Psikolojik tablo: Kaygı,depresyon ve intihar riski
Uzman Psikolog Burcu Amcaoğlu, gazetemize yapmış olduğu açıklamada adalet duygusunun yitirilmesinin birey üzerinde derin yaralar açtığını ifade etti. Amcaoğlu, “Adalet, insanın en temel güven ihtiyacıdır. Hakkını arayabileceğini bilmek, haksızlığa uğrarsa korunacağını hissetmek ister. Eğer bu güven ortadan kalkarsa birey yoğun kaygı, öfke, çaresizlik yaşar. ‘Benim sesim duyulmuyor, hiçbir şey değişmiyor’ düşüncesi yerleşirse bu durum depresyon, umutsuzluk ve öğrenilmiş çaresizliğe dönüşür. Uzun vadede intihar vakalarında artış dahi yaşanabilir” diye konuştu.
Travmalar zinciri
Uzmanlara göre Türkiye’deki ruh hali, her gün yeni bir travmayla besleniyor:
- Ekonomi: Geçim sıkıntısı, işsizlik, yoksulluk.

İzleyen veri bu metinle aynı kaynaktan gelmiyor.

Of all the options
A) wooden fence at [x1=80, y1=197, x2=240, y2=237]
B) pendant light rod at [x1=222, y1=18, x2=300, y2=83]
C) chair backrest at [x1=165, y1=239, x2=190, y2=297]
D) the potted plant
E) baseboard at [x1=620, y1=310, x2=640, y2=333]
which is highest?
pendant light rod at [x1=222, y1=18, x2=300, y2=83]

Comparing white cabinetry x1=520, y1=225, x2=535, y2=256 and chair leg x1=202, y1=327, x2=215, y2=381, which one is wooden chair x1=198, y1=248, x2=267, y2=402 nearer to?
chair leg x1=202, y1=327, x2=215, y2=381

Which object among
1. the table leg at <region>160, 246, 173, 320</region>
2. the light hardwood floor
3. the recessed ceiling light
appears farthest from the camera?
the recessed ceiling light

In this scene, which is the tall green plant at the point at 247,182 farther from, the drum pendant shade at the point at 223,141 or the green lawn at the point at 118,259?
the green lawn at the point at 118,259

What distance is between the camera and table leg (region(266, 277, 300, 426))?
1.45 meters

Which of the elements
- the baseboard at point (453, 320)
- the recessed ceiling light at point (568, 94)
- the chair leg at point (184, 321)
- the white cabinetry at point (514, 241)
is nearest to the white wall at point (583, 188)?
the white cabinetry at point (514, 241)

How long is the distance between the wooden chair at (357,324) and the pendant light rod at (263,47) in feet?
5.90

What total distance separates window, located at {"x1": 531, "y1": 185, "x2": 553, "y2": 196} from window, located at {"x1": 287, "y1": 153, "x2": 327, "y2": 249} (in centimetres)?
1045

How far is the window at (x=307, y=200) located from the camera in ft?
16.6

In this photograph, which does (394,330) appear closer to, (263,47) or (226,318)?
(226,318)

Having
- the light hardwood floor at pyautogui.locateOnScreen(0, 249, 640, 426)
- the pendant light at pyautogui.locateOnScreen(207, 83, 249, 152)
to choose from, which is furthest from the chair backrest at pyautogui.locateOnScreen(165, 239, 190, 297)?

- Eğitim ve sağlık: Sürekli krizlerle boğuşan sistemler.
- Siyasi baskılar: Kayyum, seçim güvenliği tartışmaları.
- Şiddet olayları: Kadın cinayetleri, çocuk istismarları, sokakta artan şiddet.
- Küresel krizler: İklim krizi, Ortadoğu’daki çatışmalar, göç hareketleri.